Western Union will eventually become irrelevant, but when?
It is hardly a bold prediction to say that Western Union's current business model -- international cash transfers -- will eventually become extinct. Sometime in the future -- a decade, two decades, maybe five decades from now -- most people in the developing world will have bank accounts, and hardly anyone will have a need to send or receive physical cash.
However, the timing of Western Union's obsolescence is of great importance to the investment case. According to The World Bank, 75% of the world's poor do not have a bank account. Western Union's business depends on un-banked customers because bank-to-bank transfers are not nearly as profitable. Therefore, one of the keys to handicapping an investment in Western Union is to determine how quickly the world's un-banked will join the modern financial world -- a tough task, no doubt.

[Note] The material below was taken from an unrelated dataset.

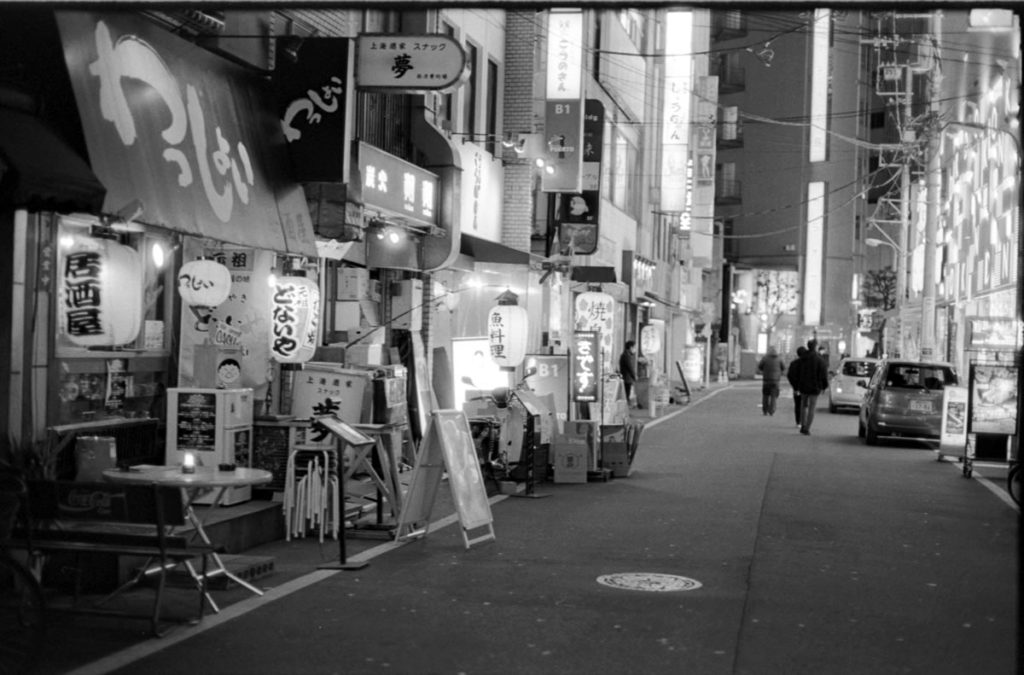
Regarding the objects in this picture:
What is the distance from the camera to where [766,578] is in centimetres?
1055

Western Union seemed really cheap when it traded below $12 this time last year, but I held off from buying it because of the risks stated above. The company is losing its exclusive relationships in key corridors and faces significant online competition. It also relies on serving un-banked customers, a group that will surely grow smaller over the coming decades.
Western Union is still a good company, and it will earn above-normal profits for several more years. However, the odds that buying at the current price -- about $16.65 per share -- is a great investment are difficult to handicap because of the company's uncertain future. As a result, concentrated investors should consider waiting until the stock gets much cheaper before buying shares.